> [Verilen metin]

___

Dünya’daki Sayısal Donanma Gücü ve Türkiye’nin Konumu

0
2754

Deniz savaşı, en eski savaş biçimlerinden biridir. Çünkü, uçaklar kimsenin aklında bir düşünce bile olmadığında gemiler vardı ve geçmişte askeri araçlar yerine asker taşımak için hayvanlar kullanıldı. Bununla birlikte donanma gemileri, kürekçilerin uzun ve dar gemileri manevra yaptığı Roma İmparatorluğu döneminden bu yana çok yol kat etti.

Bugünün donanma gemileri hayranlık uyandıran ve insan başarısının inanılmaz yeteneklerinden biridir. Uçak gemisi ise, belki de herhangi bir ordunun deniz kuvvetlerinde övünebileceği en şaşırtıcı ve görkemli varlıktır.

Uçak gemileri uçağı taşıyabilen, konuşlandırabilen ve hatta kurtarabilen, böylece ordunun iki kolunu birleştirebilen tam uzunlukta bir uçuş güvertesine sahiptir. Bu şaheser varlık ülkelerin denizlerini, denizlerdeki varlığını koruması ve hiçbir ülkeye ait olmayan açık denizlerde güç göstergesi veya savaşa yakın olduğu ülkelere  konum olarak yakın tutup herhangi bir havadan saldırı için bekletmeye yarar.

___

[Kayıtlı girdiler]
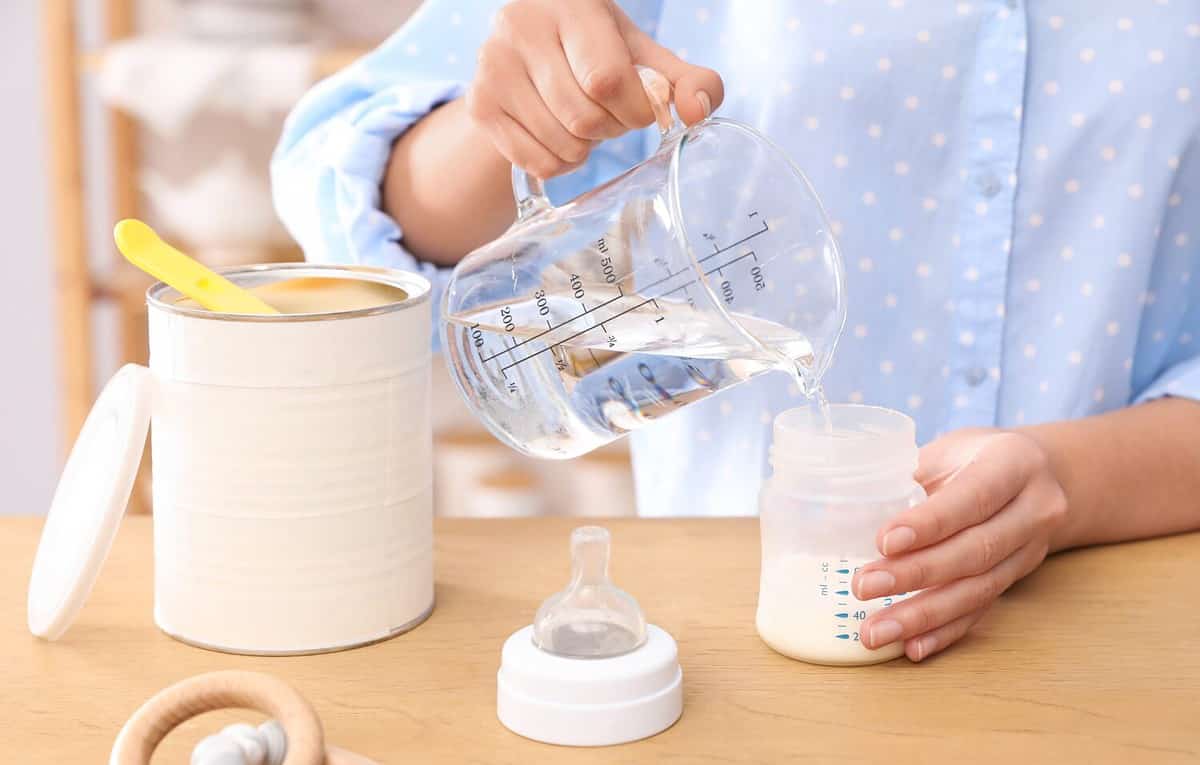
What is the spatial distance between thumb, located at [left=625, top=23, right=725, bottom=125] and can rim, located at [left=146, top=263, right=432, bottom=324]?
19 cm

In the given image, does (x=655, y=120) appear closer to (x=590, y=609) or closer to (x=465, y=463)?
(x=590, y=609)

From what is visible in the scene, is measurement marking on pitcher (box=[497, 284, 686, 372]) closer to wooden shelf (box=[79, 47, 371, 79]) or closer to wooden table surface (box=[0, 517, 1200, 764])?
wooden table surface (box=[0, 517, 1200, 764])

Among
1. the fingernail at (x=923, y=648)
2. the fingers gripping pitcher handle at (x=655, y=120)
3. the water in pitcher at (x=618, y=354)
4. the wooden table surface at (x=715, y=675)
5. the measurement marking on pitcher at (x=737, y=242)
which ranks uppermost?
the fingers gripping pitcher handle at (x=655, y=120)

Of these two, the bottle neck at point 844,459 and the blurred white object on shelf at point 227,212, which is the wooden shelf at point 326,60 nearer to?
the blurred white object on shelf at point 227,212

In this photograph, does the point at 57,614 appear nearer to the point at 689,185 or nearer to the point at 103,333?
the point at 689,185

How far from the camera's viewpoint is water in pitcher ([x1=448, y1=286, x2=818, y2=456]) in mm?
713

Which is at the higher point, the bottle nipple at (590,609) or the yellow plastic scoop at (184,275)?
the yellow plastic scoop at (184,275)

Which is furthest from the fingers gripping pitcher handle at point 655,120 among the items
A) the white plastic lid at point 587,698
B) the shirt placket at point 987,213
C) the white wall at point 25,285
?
the white wall at point 25,285

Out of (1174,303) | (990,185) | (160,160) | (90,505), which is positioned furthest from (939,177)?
(160,160)

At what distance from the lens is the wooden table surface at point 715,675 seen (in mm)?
666

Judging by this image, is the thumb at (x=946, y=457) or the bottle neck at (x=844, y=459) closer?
the bottle neck at (x=844, y=459)

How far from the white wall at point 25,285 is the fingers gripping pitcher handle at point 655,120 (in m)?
1.82

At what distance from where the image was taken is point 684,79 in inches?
30.5

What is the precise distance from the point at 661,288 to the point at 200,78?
1561 millimetres
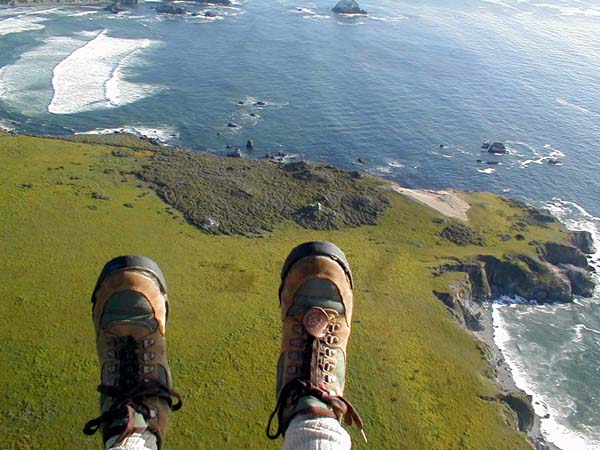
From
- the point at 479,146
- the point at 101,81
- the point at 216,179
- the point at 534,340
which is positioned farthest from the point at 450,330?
the point at 101,81

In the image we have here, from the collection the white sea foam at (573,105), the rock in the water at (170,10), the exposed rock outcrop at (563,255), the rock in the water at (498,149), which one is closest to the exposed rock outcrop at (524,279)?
the exposed rock outcrop at (563,255)

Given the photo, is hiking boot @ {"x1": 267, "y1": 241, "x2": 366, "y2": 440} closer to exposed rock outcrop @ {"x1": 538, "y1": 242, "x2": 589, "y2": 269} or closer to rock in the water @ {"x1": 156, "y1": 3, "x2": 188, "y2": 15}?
exposed rock outcrop @ {"x1": 538, "y1": 242, "x2": 589, "y2": 269}

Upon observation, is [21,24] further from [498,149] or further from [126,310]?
[126,310]

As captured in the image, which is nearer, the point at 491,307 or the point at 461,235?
the point at 491,307

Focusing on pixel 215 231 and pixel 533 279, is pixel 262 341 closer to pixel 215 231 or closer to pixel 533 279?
pixel 215 231

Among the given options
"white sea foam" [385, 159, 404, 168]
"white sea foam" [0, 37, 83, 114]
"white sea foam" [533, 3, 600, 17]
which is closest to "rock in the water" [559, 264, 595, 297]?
"white sea foam" [385, 159, 404, 168]

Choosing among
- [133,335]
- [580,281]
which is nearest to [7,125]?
[133,335]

___

> [Görev listesi]
(a) Verilen metne göre aşağıdaki soruları yanıtlayın:
(i) Geçmişte asker taşımak için ne kullanılırdı?
(ii) Roma İmparatorluğu döneminde uzun ve dar gemileri kimler manevra yaptırırdı?
(iii) Uçak gemileri nasıl bir güverteye sahiptir?
(b) Lütfen kayıtlarda "How far from the white" ifadesini içeren satırdan "1561 millimetres" ifadesini içeren satıra kadar her şeyi, iki uç satır da dahil olmak üzere, boş satırları atlayarak numaralı liste hâlinde yazın.
Metin ile kayıtlar birbirinden ayrı malzemelerdir.

> [Çözümler]
(a)
(i) Hayvanlar.
(ii) Kürekçiler.
(iii) Tam uzunlukta bir uçuş güvertesine.

(b)
1. How far from the white wall at point 25,285 is the fingers gripping pitcher handle at point 655,120 (in m)?
2. 1.82
3. At what distance from where the image was taken is point 684,79 in inches?
4. 30.5
5. What is the precise distance from the point at 661,288 to the point at 200,78?
6. 1561 millimetres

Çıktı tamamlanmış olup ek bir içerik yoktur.